═════ 原文

在这里,“黑天鹅”是指满足以下三个特点的事件:
首先,它具有意外性,即它在通常的预期之外,也就是在过去没有任何能够确定它发生的可能性的证据。其次,它会产生极端影响。第三,虽然它具有意外性,但人的本性促使我们在事后为它的发生编织理由,并且或多或少认为它是可解释和可预测的。
简而言之,这三点概括起来就是:稀有性、冲击性和事后(而不是事前)可预测性。①少数的黑天鹅事件几乎能解释这个世界中的所有事情,从思想的胜利到历史事件的变迁,到我们的个人生活。自从大约1万年前的更新世②以来,黑天鹅事件的影响一直在扩大。这一影响在工业革命期间加剧,因为世界变得越来越复杂,而正常事件,即我们学习和讨论,并试图通过阅读报纸来预测的事件,变得越来越不顺理成章。

══════════
═════ 数据记录

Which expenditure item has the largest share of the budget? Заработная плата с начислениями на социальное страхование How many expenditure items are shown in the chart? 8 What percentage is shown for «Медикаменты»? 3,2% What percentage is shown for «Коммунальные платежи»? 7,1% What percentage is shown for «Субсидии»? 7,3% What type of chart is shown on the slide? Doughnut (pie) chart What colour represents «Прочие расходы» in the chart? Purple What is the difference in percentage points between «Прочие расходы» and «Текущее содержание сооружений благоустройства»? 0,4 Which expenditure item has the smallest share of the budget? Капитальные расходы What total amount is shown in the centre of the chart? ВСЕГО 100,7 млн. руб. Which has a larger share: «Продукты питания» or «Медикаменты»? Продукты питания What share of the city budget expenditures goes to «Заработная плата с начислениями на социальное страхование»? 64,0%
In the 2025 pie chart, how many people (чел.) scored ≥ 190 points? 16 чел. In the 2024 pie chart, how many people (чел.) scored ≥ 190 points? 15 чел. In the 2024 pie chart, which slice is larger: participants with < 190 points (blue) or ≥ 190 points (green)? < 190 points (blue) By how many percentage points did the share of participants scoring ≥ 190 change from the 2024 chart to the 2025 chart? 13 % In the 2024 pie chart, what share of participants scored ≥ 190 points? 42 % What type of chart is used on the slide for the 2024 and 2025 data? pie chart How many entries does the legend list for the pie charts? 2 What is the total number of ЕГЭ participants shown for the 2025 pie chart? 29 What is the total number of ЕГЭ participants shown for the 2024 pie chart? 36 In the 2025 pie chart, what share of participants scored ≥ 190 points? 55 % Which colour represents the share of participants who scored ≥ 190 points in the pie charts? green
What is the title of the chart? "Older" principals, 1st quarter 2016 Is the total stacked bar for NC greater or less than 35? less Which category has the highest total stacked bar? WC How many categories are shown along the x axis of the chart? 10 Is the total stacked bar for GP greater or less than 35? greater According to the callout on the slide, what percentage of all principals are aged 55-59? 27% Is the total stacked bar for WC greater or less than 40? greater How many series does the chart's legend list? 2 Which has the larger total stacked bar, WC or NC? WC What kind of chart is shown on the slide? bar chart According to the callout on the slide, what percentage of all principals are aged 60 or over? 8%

══════════

## 练习任务
请续写论述“黑天鹅”事件的原文,从最后一句之后接着往下写。

## 练习答案
请想象一下在1914年那些事件发生的前夜,你对世界的理解对于你猜测接下来将发生的事情能有什么帮助。(不要拿高中老师填进你脑子里的马后炮理论作弊。)希特勒上台和后来的战争呢?东欧剧变呢?美国1987年的股市大崩盘(以及更出乎人们预料的随后复苏)呢?风潮、流行、时尚、观念和艺术流派的兴起,所有这些都受到黑天鹅效应的影响。实际上,几乎你周围一切重要的事情都不例外。
可预测性低和影响力大的结合使黑天鹅现象成为一个很大的谜,但这还不是本书关注的核心。更重要的是,我们习惯于对它视而不见!我指的不仅仅是你、你周围的人和我,而是几乎所有的“社会科学家”,一个多世纪以来,他们一直错误地以为他们的理论能够衡量不确定的事物。把关于不确定性的理论运用到现实世界产生的是荒谬的结果,我在金融学和经济学中突出地看到了这一点。去问一问你的投资组合经理对“风险”的定义,他很可能会告诉你一个把黑天鹅事件发生的可能性排除在外的定义,也就是说,它在整体风险评估中的预测价值不大于占星术(我们会看到他们如何用数学为这套智力把戏做伪装)。这个问题是社会的通病。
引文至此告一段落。